DATA SEGMENT
==========
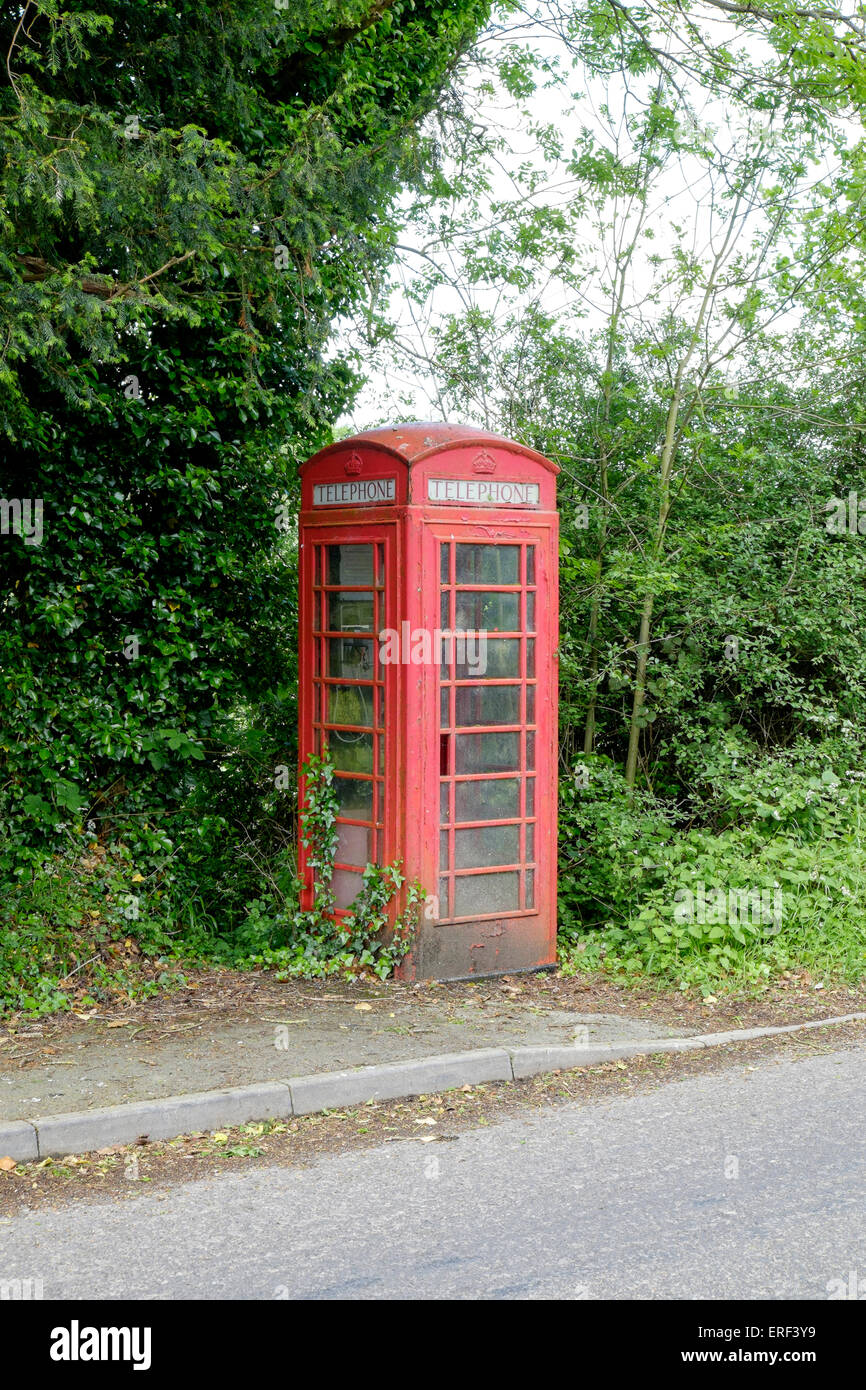 Neglected K6 red public telephone kiosk in rural location UK - Stock Image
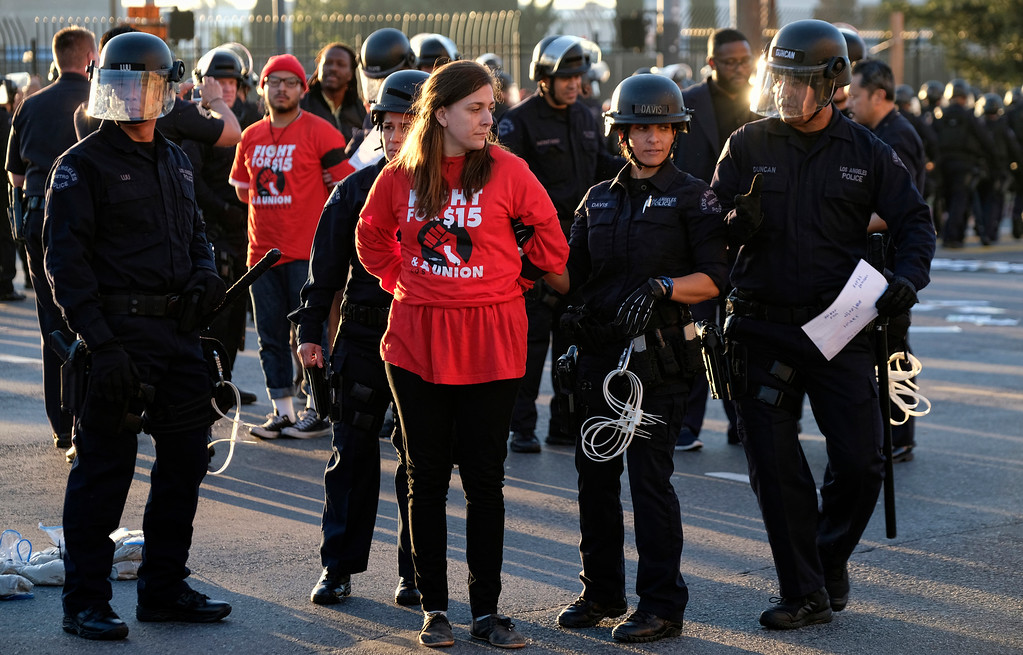 ". Protesters are arrested and taken into custody during a wage protest in downtown Los Angeles on Tuesday, Nov. 29, 2016. A few dozen protesters blocked a downtown Los Angeles intersection as part of a national wave of demonstrations in support of higher wages and workers\' rights. Police stood by as the peaceful demonstrators formed a circle in the street early Tuesday while hoisting signs saying ""the whole world is watching\"" and \""Fight for $15.\"" (AP Photo/Richard Vogel)"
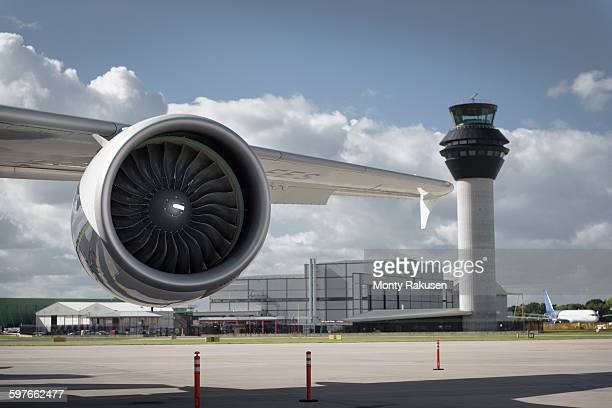 View of A380 jet engine and control tower at airport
==========
REQUIRED WORK
What is needed is the whole listing again, exactly as written, with the images left out.

ANSWER TO THE EXERCISE
 Neglected K6 red public telephone kiosk in rural location UK - Stock Image
 ". Protesters are arrested and taken into custody during a wage protest in downtown Los Angeles on Tuesday, Nov. 29, 2016. A few dozen protesters blocked a downtown Los Angeles intersection as part of a national wave of demonstrations in support of higher wages and workers\' rights. Police stood by as the peaceful demonstrators formed a circle in the street early Tuesday while hoisting signs saying ""the whole world is watching\"" and \""Fight for $15.\"" (AP Photo/Richard Vogel)"
 View of A380 jet engine and control tower at airport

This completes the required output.